Entscheidend für Therese sei das alltägliche Ringen um den Glauben. In der Einfachheit des Glaubens, im Alltag und im Gebet, folge sie Christus nach. „Jeder Ort und jede Sekunde ist Ort der Begegnung mit Gott.“ Die letzte Herausforderung für Therese warte am Ende ihres kurzen Lebens: ihre Krankheit, ihr schreckliches Leiden bis zum Erstickungstod, sagte Plattig. Hier durchlebe die Heilige ihren Glaubens- und Leidensweg als solidarischen Weg mit den Menschen, die ihren Glauben verloren hätten.
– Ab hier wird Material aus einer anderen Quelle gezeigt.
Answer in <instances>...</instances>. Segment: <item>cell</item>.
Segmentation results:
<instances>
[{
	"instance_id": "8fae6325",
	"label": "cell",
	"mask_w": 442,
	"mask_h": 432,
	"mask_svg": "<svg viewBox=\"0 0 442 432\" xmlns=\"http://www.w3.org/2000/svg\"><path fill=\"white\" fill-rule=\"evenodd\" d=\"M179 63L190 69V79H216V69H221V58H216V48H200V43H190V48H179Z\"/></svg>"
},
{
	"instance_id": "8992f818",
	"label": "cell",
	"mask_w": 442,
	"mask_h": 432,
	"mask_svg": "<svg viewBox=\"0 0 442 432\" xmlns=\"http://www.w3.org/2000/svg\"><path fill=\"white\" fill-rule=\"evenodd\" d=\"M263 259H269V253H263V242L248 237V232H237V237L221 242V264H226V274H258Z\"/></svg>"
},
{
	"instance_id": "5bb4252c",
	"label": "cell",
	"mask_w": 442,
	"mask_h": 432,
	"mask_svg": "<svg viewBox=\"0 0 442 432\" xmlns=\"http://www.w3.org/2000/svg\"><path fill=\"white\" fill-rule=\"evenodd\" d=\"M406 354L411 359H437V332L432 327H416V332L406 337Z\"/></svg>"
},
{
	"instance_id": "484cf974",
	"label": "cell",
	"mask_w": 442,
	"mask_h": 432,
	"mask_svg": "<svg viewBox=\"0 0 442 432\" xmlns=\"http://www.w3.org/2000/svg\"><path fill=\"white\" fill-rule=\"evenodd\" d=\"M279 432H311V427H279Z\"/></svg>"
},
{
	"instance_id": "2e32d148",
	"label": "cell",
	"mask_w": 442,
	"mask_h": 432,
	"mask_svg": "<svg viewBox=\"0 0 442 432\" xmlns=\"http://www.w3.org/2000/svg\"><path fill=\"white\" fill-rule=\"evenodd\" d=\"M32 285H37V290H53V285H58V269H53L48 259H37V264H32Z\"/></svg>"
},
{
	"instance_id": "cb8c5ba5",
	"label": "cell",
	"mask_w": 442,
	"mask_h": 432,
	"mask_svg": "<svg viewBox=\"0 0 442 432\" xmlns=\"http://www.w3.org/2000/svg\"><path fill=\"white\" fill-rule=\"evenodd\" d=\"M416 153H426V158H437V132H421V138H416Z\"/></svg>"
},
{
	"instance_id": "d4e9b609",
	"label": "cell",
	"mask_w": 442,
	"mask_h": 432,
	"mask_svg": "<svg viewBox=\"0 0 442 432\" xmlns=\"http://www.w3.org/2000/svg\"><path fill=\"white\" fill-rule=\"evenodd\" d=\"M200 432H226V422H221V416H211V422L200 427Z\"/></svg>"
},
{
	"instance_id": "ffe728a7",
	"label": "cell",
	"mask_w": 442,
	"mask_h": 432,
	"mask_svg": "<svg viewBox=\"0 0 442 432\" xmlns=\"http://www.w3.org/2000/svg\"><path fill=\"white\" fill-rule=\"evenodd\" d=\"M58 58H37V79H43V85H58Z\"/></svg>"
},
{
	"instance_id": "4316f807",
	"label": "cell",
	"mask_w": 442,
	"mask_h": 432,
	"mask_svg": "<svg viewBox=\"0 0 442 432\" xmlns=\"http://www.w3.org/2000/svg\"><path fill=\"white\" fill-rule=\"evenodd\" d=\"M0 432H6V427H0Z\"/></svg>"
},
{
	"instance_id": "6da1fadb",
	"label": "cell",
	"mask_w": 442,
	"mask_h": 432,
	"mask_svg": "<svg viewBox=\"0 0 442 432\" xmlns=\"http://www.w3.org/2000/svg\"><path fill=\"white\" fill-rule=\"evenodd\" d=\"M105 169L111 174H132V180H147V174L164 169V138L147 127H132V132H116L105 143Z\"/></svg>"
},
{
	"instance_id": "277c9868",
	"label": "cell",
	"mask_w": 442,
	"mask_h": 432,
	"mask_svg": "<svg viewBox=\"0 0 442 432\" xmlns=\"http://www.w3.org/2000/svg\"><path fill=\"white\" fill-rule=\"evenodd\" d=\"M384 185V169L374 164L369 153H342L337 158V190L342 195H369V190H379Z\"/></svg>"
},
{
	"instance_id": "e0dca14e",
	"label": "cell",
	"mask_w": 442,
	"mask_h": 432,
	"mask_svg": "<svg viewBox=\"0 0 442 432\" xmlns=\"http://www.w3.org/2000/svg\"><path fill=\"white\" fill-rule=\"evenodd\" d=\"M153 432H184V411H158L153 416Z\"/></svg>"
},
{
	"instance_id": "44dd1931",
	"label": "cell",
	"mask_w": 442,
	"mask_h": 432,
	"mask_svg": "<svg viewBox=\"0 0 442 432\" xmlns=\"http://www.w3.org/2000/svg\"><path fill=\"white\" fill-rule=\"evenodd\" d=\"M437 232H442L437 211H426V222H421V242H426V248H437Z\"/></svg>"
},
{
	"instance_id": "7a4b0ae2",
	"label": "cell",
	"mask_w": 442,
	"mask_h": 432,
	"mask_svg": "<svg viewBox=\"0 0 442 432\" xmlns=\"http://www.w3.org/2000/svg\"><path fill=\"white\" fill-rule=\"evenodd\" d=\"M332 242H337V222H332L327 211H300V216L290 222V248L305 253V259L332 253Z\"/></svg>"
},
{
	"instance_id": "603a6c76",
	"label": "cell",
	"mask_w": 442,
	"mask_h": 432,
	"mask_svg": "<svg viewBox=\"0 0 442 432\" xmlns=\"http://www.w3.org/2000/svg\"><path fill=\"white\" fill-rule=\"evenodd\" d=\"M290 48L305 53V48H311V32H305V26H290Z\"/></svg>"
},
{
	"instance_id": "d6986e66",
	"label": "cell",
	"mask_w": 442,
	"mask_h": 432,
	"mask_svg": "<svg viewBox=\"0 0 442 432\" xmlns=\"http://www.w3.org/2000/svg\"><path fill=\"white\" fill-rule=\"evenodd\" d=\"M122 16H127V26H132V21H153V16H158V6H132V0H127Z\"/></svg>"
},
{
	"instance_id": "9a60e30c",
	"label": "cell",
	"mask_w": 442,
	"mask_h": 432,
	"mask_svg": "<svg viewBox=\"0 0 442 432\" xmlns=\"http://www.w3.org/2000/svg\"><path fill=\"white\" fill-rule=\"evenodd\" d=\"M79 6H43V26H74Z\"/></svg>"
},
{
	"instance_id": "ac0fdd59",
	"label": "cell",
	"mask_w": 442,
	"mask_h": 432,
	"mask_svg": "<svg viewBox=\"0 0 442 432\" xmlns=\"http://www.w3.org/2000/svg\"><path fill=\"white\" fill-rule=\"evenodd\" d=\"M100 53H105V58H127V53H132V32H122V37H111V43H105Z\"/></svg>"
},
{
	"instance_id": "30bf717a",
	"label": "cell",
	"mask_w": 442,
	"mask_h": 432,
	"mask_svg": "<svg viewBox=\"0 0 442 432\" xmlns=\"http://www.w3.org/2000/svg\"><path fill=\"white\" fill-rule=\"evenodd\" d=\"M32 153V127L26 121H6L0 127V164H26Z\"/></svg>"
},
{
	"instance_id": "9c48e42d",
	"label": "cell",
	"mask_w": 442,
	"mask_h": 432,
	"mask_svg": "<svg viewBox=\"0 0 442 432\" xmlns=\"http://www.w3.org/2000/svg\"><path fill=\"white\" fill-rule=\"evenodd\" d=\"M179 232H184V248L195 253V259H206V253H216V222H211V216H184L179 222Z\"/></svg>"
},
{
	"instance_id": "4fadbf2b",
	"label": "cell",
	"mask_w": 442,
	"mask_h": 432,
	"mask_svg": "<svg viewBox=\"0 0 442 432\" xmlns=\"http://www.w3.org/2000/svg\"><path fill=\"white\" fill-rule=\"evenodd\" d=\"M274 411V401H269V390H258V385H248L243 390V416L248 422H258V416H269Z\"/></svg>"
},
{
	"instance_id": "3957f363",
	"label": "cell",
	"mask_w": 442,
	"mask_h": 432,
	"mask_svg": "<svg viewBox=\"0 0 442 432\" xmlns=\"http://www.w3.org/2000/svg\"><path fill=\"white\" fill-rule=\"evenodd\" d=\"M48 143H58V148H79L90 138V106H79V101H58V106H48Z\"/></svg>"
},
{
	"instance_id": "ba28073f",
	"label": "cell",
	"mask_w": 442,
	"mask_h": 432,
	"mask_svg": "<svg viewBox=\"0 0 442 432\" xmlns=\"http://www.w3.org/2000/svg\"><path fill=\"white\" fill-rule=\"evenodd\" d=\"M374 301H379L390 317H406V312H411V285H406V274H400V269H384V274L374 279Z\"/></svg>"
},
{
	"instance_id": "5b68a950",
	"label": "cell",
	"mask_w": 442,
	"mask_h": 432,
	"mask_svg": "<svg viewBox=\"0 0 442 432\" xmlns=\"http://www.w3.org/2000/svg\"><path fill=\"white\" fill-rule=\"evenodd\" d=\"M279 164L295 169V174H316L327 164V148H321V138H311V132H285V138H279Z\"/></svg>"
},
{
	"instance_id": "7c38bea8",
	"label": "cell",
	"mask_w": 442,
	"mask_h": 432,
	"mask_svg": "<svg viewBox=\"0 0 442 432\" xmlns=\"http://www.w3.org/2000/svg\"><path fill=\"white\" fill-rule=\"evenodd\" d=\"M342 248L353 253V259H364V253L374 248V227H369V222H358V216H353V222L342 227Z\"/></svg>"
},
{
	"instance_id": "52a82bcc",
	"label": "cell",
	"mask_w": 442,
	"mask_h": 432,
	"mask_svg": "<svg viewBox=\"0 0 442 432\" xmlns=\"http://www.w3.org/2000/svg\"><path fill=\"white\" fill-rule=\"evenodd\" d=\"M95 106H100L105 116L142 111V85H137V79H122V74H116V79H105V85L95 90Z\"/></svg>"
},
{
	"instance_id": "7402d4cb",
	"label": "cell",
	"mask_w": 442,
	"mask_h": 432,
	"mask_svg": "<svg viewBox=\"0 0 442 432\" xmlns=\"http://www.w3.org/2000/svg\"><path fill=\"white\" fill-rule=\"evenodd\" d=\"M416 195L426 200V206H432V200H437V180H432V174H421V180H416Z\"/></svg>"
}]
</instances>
Sie erlebe Gott nicht als Lösung all ihrer Fragen, sondern als den, der ihr im Leiden nahe ist und damit aber immer auch fraglich und dunkel bleibt. „Therese hat keinen naiven Glauben. Ihr Glaube vertraut auf die Barmherzigkeit Gottes und kann sich auch der Unbegreiflichkeit Gottes nähern.“
Unter dem Motto „Mit Therese Christus begegnen“ durchquert der Reliquienschrein der heiligen Therese bis 14. Mai auf Veranlassung und unter Federführung des Theresienwerks Augsburg Süddeutschland. Die Schirmherrschaft der Rundreise der Reliquien hat Münchens Kardinal Friedrich Wetter übernommen. Im Mai 2008 ist eine Fortsetzung der „Tour de Therese“ durch das nördliche Deutschland und die neuen Bundesländer geplant. Der Schrein der Therese ist seit 1994 auf „Missionsreise“. Stationen waren seither unter anderem Frankreich, Belgien, Luxemburg, Italien, Brasilien, Mexiko, Russland, Kasachstan, Australien, der Libanon, der Irak, Afrika, die USA und Spanien.